Roland Martin

Key Obama Flack: McCain Right on Vouchers

This is not something you see everyday. CNN contributor and black radio talk show host Roland Martin, a staunch Obama supporter, says that McCain is right and his guy is wrong on school vouchers:

But part of the reason why vouchers have been denounced and dismissed is because Democrats have been far too obstinate on the issue, and have not listened to their constituents, especially African-Americans, who overwhelmingly support vouchers.

There is no doubt that on this issue, McCain has it right and Obama has it wrong.

The fundamental problem with the voucher debate is that it is always seen as an either/or proposition. For Republicans, it is the panacea to all the educational woes, and that is nonsensical. For Democrats, it is something that will destroy public education, and that too is a bunch of crap. ...

It is unconscionable to ask a parent to watch as his child is stuck in a failing school or district, and ask him to bank on a politician coming up with more funds to improve the situation. Fine, call vouchers a short-term solution to a long-term problem, but I'd rather have a child getting the best education -- now -- rather than having to hope and pray down the line.

This is a blast from the past. Vouchers is not an issue we have heard much of since President Bush surrendered them to get an education bill out of Ted Kennedy in 2001.
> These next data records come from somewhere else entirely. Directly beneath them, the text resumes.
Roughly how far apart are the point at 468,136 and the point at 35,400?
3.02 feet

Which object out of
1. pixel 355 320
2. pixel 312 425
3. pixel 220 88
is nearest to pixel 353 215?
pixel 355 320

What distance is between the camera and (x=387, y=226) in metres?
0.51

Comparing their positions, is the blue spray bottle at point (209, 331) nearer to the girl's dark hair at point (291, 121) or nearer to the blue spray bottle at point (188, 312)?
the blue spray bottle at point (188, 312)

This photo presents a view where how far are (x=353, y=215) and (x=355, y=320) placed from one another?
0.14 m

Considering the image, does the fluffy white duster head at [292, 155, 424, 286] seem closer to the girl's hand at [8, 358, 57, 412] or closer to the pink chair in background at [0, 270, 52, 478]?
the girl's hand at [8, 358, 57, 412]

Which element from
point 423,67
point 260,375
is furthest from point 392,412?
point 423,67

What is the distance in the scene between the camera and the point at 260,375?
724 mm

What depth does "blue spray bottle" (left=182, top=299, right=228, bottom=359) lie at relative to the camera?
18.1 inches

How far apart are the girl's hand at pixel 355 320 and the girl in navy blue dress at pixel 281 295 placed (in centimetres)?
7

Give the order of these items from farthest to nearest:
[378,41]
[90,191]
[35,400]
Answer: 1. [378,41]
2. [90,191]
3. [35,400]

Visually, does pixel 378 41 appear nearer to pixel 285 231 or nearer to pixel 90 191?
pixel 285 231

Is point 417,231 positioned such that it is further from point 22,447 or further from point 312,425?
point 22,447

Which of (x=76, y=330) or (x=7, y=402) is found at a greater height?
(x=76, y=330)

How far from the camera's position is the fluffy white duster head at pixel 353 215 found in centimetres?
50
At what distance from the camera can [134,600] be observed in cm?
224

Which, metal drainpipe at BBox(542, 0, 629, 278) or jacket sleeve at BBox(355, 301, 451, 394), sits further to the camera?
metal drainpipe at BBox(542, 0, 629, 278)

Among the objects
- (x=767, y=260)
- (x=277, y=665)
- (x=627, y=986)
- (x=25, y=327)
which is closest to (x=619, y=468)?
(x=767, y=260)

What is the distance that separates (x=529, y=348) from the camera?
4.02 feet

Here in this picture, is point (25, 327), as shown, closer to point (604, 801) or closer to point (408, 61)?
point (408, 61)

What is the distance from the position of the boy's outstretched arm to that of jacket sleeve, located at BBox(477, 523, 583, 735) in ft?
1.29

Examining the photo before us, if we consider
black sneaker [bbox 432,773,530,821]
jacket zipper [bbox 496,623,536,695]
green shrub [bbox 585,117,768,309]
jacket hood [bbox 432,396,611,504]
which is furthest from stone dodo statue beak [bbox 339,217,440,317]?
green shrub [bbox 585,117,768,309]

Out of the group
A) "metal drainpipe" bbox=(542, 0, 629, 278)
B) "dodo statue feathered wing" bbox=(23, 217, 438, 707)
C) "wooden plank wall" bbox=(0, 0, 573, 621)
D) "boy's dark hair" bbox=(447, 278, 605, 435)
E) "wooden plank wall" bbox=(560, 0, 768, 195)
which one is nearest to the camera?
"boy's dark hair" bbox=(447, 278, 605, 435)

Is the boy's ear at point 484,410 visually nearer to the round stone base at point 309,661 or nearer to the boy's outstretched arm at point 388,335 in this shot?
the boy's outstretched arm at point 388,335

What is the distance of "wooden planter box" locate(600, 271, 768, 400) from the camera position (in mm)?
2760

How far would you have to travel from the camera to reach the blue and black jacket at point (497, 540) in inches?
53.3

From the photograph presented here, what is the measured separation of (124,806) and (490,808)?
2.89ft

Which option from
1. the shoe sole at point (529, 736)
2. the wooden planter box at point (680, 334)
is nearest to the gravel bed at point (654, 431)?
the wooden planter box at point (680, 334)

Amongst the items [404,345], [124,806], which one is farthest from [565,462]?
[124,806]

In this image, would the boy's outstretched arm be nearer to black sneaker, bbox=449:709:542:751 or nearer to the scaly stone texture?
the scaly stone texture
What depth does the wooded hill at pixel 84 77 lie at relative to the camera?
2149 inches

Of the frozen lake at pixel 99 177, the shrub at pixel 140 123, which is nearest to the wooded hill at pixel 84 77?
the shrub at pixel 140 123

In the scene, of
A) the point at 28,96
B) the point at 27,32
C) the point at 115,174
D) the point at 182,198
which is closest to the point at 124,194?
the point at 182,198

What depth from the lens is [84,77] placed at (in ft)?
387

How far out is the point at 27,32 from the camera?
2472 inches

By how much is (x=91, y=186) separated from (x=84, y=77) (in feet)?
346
In many ways, this symbolizes how the GOP has become intellectually threadbare since the '90s. Back then, journals like Policy Review used to advance forward thinking arguments for school and housing vouchers and personal Social Security accounts. They articulated conservative solutions for those at the very bottom of our society, without descending into "compassionate conservative" mush. There was a vibrant political and intellectual scene around these types of solutions led by Jack Kemp, Jersey City Mayor Bret Schundler (R), Milwaukee Mayor John Norquist (D), and Penn professor John DiIulio. To some extent, this scene got scrambled by the emphasis on the war. Kemp was an Islamophile and so was marginalized post-9/11, while Schundler tried to get himself elected Governor of New Jersey as a social conservative, and DiIulio took over the faith based office at the White House only to become disillusioned when this didn't turn out to be new Administration's #1 priority.

Is it time for a revival of a GOP urban agenda starting with vouchers? Where we went wrong the first time is pinning so much on the utilitarian benefits (reciting statistics about Catholic school performance) which left us open to the teachers' unions nitpicking us to death. We should have been making an argument from the standpoint of freedom and dignity. Parents have a right to choose regardless of whether it improves their kids' education a lot, a little, or not at all. It's their choice.